Red Beans and Rice

Ingredients: (8 servings)

1 pound dry red beans

6 cups cold water

6 cups hot water

1 pound smoked pork hocks

1 large onion, chopped

3 cloves garlic, minced

2 bay leaves

½ teaspoon ground red pepper

1 pound smoked sausage (Andouille or Polish)

cooked rice

sliced green onions

Preparation:

Rinse the beans. In Dutch oven, add beans and cover in cold water, boil, simmer 2 minutes and remove from heat. Let stand covered for 1 hour, then drain and rinse beans.

In the same Dutch oven that you soaked the beans in (after draining and rinsing) combine beans, hot water, pork hocks, onion, garlic, bay leaves and red pepper. Bring to boiling, reduce heat and cover. Simmer for 2½ hours until beans are tender, stirring occasionally.
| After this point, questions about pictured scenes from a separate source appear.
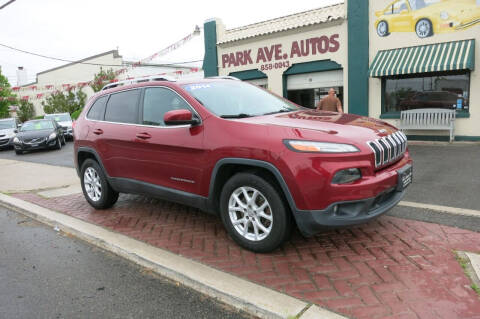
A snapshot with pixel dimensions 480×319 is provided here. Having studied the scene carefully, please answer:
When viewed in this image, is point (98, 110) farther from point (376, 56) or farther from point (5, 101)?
point (5, 101)

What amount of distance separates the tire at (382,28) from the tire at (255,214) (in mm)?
10858

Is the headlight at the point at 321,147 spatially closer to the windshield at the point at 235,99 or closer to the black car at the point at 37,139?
the windshield at the point at 235,99

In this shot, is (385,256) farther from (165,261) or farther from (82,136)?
(82,136)

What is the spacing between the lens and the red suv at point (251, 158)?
3209mm

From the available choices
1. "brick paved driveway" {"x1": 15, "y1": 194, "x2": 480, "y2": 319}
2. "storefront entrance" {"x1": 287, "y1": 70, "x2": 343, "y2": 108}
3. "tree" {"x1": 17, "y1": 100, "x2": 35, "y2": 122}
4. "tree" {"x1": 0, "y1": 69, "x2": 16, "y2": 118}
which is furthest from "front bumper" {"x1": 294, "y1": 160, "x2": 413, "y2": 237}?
"tree" {"x1": 17, "y1": 100, "x2": 35, "y2": 122}

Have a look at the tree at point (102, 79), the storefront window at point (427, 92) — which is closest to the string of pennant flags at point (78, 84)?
the tree at point (102, 79)

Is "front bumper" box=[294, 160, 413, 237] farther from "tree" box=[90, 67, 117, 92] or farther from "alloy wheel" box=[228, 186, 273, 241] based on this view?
"tree" box=[90, 67, 117, 92]

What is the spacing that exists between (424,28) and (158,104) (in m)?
10.3

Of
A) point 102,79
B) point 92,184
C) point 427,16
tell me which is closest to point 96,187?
point 92,184

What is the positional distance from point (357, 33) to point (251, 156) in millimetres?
11058

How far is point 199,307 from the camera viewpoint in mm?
2926

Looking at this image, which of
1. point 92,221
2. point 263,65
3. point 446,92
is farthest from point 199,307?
point 263,65

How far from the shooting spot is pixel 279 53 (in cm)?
1502

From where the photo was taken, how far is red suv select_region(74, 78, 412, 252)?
10.5 ft
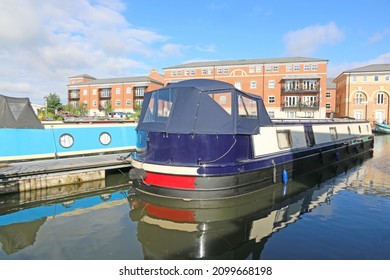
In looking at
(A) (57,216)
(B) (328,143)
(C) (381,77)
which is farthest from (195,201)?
(C) (381,77)

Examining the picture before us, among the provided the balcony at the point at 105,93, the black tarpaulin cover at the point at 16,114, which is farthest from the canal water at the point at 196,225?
the balcony at the point at 105,93

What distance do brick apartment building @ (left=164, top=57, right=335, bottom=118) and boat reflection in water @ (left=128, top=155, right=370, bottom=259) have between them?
1663 inches

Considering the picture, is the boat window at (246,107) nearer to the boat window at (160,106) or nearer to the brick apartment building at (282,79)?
the boat window at (160,106)

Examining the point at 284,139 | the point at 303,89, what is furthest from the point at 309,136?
the point at 303,89

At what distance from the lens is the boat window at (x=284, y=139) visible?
401 inches

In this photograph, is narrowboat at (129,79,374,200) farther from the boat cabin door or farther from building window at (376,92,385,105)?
building window at (376,92,385,105)

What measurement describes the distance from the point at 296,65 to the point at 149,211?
1858 inches

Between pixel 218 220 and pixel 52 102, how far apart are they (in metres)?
56.1

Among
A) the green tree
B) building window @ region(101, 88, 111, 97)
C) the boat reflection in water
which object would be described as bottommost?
the boat reflection in water

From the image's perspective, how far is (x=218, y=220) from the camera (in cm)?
666

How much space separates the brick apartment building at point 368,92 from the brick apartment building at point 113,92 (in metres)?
35.7

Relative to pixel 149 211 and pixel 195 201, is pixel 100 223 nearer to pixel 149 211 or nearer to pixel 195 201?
pixel 149 211

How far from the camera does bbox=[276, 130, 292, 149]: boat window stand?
1020 centimetres

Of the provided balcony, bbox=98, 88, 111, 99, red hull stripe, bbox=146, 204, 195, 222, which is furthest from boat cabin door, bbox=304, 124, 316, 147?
balcony, bbox=98, 88, 111, 99
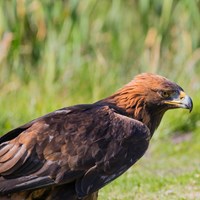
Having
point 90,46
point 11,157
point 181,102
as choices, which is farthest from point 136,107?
point 90,46

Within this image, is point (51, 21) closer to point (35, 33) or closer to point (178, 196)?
point (35, 33)

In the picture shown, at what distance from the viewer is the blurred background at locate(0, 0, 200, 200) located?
Answer: 1458cm

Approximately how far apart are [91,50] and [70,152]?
7770 millimetres

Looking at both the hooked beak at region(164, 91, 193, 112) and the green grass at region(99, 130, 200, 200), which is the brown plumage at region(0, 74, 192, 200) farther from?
the green grass at region(99, 130, 200, 200)

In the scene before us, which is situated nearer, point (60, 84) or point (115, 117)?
point (115, 117)

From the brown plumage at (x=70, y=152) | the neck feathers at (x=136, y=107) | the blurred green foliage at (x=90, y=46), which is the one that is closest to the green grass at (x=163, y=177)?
the neck feathers at (x=136, y=107)

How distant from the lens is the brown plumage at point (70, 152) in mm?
7559

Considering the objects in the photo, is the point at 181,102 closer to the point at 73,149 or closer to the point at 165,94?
the point at 165,94

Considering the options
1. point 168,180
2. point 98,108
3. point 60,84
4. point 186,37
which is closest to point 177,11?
point 186,37

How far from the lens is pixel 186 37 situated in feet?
50.9

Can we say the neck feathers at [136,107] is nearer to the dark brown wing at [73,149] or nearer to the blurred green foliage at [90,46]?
the dark brown wing at [73,149]

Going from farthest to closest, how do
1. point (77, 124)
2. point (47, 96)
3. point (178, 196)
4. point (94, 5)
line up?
point (94, 5), point (47, 96), point (178, 196), point (77, 124)

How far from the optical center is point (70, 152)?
25.3 feet

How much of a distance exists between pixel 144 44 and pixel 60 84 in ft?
5.81
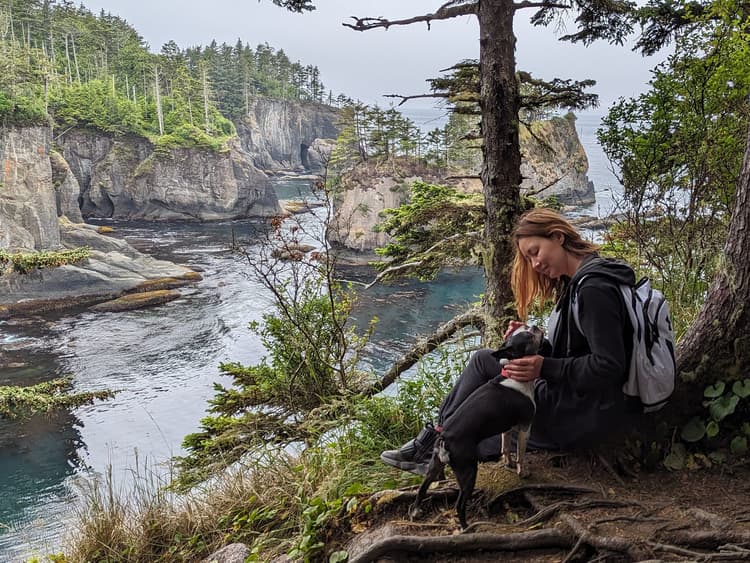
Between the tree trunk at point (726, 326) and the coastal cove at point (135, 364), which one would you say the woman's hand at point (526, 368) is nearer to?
the tree trunk at point (726, 326)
If beans are still covered by too much water after this much time, cook an additional ½ hour uncovered.

Remove hocks - return any meat to pot, stir in the sausage and cook gently uncovered for 20-30 minutes or until a thick gravy forms, stirring occasionally (I don't find that it ever gets very 'thick' but it will be a good gravy consistency).

Remove bay leaves and serve over hot cooked rice. Sprinkle with green onions.